Broadcasters face two challenges arising from the structure of the C&S distribution

market in India


a) Highly unorganised distribution market underpins subscription leakages : An unorganised television distribution market has for long been a bane for the television broadcasting segment. A large part of the distribution market in India is wired by cable operators – that include about 50,000 LCOs and 1,000 MSOs (of which only 10 are major players). The MSOs receive broadcasters’ signals and transmit those signals to local operators for a fee typically based

on the number of subscribers receiving the signals through each LCO. As LCOs provide the ‘last mile’ access to subscribers, they enjoy considerable monopoly over their areas of operations with around 1,000 to 2,000 subscribers. A lack of proper subscriber tracking system facilitates under reporting of the subscriber base by LCOs. Ironically this under-declaration of the subscribers enabled LCOs to price their services cheaply to penetrate further creating a viscous mass of under-reported subscribers.


Hence the subscription value chain is skewed in favour of LCOs. According to MPA, local cable operators get to keep 80 per cent of the revenues generated from cable TV distribution last year, while broadcasters and MSOs just received 14% and 6% of the revenues. This is in contras to the US and the UK, where broadcasters receive around 35% of the subscription revenues.


b) Carriage/placement fees

Most of the cable TV networks in India deliver TV channels in analog mode to the subscriber which limits the number of channels that can be carried given the bandwidth available. Even for a bandwidth as high as 860 MHz (a typical LCO uses between 550-750 MHz), the maximum number of channels that can be delivered is 106 . Also the viewing experience deteriorates

with different bands – prime band, colour band and “S” band with 11, 6 and 19 frequencies – with each subsequent band having poorer reception causing channels on that band to have lower visibility among viewers.

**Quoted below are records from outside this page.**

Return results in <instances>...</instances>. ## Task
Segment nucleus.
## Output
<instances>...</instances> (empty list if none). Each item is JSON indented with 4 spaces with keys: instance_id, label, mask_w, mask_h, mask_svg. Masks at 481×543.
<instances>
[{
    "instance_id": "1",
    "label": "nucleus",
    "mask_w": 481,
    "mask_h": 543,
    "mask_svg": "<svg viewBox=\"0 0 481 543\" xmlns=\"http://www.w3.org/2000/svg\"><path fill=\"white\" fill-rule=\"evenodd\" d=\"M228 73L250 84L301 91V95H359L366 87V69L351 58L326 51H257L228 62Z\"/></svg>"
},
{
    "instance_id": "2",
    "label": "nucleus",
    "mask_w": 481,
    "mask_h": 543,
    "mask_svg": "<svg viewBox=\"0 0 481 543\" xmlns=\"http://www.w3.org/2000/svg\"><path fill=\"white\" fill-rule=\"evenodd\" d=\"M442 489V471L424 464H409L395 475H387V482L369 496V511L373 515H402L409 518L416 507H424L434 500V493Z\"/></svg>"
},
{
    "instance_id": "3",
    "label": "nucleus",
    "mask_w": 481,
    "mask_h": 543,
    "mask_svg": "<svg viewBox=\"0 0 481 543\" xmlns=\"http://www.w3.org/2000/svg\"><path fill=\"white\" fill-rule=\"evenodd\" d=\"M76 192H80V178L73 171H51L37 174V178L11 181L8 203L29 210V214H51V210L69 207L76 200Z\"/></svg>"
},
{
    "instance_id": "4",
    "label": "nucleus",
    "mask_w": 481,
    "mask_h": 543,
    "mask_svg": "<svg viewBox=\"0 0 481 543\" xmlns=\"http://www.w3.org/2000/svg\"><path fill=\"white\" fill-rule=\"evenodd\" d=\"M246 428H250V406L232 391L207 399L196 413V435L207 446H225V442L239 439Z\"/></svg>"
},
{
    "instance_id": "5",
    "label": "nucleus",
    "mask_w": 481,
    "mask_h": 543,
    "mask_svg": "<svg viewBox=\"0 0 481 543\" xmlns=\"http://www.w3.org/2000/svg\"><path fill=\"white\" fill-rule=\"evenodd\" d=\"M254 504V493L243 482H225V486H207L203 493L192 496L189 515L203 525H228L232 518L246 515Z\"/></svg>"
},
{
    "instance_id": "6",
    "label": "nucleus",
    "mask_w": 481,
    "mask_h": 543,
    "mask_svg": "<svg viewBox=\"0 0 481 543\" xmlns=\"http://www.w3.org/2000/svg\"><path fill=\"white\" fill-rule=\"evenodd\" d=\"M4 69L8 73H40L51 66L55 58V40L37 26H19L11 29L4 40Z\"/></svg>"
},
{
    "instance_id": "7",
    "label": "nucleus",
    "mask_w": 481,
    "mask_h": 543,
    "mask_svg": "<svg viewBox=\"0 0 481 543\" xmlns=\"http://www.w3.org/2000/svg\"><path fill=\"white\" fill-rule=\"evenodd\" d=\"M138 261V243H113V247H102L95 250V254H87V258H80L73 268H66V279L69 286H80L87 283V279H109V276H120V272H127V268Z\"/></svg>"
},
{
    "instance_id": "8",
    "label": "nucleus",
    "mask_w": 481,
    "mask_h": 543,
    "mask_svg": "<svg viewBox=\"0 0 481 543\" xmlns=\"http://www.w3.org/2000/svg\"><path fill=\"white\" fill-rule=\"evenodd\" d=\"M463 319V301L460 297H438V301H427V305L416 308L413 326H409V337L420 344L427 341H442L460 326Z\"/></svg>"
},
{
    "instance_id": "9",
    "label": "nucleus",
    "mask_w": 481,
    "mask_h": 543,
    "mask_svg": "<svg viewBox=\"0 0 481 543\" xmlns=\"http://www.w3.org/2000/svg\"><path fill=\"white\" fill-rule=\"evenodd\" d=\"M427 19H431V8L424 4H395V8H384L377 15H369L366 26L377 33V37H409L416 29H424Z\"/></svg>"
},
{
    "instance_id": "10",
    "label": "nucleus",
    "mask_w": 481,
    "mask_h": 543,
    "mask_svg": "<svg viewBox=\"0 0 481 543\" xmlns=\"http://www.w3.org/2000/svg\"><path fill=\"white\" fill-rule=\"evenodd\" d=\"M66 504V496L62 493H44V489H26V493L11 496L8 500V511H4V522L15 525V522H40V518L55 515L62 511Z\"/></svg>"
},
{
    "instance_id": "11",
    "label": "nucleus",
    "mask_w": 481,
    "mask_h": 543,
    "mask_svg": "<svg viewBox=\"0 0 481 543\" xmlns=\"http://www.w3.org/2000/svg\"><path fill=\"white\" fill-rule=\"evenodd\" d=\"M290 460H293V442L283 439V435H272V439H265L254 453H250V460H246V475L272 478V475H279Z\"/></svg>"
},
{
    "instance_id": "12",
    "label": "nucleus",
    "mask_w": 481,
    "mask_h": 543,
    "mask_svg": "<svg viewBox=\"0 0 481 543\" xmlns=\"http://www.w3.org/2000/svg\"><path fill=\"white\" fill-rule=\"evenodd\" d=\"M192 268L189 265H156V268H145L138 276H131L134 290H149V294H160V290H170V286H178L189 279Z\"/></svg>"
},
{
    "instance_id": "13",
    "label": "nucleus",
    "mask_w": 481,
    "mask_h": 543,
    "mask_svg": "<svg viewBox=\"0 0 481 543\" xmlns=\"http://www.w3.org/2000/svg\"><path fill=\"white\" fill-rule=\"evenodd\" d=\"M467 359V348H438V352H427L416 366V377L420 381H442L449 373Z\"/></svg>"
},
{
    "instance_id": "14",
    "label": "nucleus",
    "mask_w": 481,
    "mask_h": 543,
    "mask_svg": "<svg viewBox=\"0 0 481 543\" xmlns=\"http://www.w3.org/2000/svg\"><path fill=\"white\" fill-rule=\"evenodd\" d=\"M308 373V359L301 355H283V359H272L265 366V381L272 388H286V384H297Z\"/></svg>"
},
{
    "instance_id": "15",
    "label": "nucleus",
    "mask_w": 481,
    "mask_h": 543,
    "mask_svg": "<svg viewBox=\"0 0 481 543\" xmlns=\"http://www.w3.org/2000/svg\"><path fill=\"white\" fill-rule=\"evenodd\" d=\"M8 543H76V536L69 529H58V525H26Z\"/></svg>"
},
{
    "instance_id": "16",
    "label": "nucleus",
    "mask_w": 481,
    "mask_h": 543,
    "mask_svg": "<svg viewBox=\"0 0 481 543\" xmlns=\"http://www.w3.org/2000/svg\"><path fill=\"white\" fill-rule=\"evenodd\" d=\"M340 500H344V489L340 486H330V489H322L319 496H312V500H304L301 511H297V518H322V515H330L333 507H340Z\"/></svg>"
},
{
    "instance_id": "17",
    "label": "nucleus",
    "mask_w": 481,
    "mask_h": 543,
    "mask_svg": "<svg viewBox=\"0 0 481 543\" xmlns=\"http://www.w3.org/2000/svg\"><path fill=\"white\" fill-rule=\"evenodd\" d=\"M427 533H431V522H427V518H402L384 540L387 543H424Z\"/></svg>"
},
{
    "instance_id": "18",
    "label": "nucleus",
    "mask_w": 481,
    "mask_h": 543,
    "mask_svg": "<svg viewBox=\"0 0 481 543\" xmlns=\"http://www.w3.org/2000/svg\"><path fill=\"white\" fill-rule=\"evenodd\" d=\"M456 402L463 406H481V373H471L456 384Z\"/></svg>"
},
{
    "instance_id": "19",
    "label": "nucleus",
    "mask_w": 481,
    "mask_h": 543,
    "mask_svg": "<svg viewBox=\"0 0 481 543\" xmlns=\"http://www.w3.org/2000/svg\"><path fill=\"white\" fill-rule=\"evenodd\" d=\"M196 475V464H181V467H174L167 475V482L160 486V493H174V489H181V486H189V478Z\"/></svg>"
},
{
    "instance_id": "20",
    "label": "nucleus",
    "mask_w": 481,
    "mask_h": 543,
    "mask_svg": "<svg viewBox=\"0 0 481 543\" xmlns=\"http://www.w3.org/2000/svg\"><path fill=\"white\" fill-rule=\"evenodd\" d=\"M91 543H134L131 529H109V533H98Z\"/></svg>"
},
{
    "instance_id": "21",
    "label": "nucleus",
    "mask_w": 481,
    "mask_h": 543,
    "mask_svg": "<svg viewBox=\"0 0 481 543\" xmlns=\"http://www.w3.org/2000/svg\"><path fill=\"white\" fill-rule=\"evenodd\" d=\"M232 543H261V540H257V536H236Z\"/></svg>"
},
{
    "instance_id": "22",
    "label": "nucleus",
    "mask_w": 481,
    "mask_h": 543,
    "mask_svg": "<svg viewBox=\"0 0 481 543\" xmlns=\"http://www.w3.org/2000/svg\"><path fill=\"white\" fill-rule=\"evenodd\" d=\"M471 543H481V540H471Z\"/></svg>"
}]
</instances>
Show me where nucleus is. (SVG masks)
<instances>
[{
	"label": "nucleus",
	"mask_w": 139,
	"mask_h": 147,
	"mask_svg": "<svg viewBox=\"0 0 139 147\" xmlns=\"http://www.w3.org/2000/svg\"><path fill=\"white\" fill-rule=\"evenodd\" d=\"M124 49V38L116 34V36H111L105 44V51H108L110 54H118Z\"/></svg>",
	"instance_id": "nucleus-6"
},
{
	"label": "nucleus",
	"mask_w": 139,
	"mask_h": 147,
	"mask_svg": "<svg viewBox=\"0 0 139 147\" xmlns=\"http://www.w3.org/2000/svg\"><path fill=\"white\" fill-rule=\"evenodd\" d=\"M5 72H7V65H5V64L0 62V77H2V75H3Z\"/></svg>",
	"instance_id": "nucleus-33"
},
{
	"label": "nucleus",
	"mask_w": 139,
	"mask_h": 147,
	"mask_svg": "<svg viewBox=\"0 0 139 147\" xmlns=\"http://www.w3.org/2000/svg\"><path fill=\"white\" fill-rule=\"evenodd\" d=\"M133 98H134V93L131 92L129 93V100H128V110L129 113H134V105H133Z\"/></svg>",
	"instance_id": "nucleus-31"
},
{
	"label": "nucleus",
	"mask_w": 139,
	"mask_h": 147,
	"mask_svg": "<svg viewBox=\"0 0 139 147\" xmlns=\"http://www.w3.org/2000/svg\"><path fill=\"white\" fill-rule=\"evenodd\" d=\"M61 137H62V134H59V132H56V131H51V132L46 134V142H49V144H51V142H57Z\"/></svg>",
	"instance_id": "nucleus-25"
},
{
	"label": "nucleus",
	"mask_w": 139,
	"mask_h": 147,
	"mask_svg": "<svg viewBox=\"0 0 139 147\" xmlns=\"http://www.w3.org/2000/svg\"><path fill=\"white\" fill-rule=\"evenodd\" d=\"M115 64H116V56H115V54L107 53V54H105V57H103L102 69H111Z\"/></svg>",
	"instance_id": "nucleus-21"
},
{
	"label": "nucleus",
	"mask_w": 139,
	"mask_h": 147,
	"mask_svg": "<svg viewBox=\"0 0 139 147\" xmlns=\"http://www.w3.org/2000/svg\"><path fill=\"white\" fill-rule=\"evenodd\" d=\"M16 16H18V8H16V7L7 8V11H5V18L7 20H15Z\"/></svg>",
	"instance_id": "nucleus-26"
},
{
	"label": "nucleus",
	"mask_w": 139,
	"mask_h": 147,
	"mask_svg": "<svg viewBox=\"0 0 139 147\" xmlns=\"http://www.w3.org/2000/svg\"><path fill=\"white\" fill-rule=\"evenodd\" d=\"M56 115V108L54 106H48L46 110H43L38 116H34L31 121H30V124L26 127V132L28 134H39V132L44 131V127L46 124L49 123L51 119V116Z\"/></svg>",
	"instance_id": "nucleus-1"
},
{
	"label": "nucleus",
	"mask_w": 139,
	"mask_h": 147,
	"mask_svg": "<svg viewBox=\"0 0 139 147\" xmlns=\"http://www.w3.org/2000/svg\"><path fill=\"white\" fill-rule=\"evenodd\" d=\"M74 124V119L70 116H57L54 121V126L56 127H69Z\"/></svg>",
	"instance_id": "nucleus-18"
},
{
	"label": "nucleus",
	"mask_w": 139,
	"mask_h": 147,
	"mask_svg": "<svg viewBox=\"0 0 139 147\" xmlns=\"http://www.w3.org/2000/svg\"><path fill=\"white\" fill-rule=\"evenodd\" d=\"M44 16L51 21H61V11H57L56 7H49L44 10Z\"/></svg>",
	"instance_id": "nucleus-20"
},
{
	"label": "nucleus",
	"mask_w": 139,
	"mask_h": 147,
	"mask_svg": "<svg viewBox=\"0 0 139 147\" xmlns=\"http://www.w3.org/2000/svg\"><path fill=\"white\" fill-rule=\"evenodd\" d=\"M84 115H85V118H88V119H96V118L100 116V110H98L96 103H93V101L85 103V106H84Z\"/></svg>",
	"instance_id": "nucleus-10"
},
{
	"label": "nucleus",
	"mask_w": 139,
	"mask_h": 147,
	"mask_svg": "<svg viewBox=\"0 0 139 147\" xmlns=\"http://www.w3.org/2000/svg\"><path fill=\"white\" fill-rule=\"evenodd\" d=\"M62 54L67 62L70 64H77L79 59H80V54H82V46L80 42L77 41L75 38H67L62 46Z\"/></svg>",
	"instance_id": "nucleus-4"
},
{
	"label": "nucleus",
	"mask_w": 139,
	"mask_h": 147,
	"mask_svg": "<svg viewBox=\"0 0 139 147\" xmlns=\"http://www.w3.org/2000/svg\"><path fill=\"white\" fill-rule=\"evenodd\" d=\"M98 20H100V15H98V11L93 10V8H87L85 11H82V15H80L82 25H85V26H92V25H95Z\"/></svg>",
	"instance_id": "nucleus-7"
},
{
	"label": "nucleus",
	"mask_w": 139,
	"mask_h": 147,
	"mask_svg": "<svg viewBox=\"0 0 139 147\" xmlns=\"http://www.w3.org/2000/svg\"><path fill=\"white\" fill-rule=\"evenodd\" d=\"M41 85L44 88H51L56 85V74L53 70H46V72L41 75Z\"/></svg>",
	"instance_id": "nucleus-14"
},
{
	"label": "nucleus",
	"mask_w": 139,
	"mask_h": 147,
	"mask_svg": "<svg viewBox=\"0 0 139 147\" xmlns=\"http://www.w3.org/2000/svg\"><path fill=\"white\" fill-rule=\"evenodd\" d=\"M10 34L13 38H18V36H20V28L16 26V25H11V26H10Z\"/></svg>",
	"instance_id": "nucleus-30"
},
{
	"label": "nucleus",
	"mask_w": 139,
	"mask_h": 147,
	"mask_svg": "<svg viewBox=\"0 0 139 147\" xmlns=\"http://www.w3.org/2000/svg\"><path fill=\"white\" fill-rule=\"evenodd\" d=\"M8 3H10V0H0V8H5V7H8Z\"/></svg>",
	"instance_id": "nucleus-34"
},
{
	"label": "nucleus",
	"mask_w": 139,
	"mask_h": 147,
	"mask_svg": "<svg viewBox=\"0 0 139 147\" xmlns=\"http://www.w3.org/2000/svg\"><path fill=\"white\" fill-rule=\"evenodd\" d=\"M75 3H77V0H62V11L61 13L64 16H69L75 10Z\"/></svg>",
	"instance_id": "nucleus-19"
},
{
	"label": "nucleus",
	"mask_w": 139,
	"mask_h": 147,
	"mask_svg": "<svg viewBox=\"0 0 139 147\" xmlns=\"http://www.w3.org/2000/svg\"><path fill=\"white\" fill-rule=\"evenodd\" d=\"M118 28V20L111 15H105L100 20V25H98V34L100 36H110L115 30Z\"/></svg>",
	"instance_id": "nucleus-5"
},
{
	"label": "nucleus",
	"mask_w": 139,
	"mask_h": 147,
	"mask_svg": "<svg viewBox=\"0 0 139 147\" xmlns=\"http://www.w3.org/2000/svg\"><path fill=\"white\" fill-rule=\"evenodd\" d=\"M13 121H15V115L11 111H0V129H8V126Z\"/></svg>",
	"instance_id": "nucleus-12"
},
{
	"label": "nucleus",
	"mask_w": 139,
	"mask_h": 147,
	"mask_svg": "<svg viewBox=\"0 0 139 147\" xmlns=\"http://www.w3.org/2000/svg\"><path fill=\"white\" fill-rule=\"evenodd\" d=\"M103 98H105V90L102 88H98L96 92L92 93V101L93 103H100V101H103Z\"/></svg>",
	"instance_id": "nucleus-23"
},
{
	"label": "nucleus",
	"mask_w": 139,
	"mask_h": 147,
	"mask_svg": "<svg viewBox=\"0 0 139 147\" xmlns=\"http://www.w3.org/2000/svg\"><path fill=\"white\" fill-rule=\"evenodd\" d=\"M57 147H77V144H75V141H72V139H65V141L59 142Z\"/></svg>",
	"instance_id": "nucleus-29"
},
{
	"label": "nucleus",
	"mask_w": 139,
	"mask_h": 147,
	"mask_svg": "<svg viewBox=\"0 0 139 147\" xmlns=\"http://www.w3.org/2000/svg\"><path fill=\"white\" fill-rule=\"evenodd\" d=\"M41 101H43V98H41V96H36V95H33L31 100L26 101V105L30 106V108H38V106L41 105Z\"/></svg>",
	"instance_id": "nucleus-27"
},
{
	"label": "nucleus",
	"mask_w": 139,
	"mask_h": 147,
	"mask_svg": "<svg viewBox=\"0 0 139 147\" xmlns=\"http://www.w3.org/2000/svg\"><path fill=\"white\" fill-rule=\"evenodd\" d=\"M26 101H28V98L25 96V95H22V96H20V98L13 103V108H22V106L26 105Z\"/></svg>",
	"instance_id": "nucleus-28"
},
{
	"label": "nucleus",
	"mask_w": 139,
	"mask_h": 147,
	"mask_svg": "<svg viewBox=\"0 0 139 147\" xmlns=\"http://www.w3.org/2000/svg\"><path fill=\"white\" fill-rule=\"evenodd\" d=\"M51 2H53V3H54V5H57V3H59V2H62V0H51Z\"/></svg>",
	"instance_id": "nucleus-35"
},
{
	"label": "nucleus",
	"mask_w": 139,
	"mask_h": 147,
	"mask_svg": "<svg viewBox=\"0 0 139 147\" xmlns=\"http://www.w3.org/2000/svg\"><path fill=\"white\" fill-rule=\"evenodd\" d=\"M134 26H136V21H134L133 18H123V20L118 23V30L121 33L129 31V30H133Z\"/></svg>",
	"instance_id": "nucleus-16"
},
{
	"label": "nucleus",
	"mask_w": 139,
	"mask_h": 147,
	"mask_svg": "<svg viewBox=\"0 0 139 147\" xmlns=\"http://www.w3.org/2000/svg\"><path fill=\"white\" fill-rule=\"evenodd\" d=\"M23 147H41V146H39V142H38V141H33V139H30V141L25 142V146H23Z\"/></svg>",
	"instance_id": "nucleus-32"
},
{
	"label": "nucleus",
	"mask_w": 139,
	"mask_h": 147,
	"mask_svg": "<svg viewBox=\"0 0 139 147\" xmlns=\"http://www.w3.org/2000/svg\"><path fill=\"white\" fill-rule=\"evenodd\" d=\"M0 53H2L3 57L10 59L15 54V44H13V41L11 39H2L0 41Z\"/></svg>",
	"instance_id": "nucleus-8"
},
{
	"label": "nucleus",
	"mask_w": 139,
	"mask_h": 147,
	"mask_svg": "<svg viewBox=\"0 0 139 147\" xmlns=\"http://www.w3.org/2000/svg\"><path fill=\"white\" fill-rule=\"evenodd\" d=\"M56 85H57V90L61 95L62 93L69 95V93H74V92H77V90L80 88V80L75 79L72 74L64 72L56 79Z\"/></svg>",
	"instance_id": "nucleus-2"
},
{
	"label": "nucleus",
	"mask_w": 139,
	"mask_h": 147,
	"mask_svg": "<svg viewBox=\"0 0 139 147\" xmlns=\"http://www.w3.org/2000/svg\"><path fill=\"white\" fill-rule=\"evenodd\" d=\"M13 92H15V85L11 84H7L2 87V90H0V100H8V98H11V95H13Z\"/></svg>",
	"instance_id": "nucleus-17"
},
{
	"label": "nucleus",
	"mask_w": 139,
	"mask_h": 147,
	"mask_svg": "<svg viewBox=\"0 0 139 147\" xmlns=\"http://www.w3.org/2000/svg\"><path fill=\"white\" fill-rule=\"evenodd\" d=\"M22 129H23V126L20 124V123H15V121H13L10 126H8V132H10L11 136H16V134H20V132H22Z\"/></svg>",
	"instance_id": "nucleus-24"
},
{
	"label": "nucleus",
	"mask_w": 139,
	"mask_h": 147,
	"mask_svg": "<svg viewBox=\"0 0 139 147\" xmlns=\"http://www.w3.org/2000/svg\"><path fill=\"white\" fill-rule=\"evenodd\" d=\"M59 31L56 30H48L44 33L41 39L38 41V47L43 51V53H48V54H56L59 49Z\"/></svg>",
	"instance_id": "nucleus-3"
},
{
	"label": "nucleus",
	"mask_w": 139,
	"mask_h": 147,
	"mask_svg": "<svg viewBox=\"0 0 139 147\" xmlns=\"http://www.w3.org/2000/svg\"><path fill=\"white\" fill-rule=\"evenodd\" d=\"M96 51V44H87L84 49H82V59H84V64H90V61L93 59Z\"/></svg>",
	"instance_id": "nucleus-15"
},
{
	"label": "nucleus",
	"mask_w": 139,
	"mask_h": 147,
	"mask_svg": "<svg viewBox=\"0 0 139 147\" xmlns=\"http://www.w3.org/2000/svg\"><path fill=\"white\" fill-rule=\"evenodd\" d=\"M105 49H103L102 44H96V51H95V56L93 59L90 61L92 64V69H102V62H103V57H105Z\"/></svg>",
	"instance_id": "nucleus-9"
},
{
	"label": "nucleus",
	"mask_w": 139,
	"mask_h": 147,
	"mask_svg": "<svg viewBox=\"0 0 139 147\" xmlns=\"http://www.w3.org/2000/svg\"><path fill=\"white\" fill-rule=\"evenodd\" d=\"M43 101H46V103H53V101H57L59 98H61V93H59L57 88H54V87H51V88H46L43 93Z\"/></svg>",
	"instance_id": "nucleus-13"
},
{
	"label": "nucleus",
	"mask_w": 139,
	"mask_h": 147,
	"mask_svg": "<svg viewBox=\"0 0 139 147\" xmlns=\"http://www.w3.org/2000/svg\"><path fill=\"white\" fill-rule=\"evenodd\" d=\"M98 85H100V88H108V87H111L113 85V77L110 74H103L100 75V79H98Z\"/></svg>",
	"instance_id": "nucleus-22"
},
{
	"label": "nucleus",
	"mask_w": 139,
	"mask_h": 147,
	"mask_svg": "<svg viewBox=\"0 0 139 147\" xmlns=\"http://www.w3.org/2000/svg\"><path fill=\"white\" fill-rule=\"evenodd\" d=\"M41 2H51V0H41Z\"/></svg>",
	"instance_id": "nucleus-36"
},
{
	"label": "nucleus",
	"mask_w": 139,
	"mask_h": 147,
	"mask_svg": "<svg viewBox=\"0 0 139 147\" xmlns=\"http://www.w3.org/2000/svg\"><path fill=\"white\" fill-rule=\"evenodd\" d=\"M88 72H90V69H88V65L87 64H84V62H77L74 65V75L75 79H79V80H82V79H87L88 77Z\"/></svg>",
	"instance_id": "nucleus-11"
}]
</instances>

The steadily increasing number of channels and intense competition amongst the broadcasters to carry their channels on preferred bands such as prime bands to get better visibility has led to huge dole outs of carriage and placement fees by broadcasters to MSOs. Industry sources peg carriage & placement fees market to be anywhere between ~Rs15 to 20 bn.


Digitisation provides the much needed panacea

One of the prime benefits of digitisation is overcoming the bandwidth constraints of the analog networks. Digitisation also leads to a more organised and addressable distribution market. This is ultimately expected to increase the subscription revenues of broadcasters and potentially lower their carriage costs.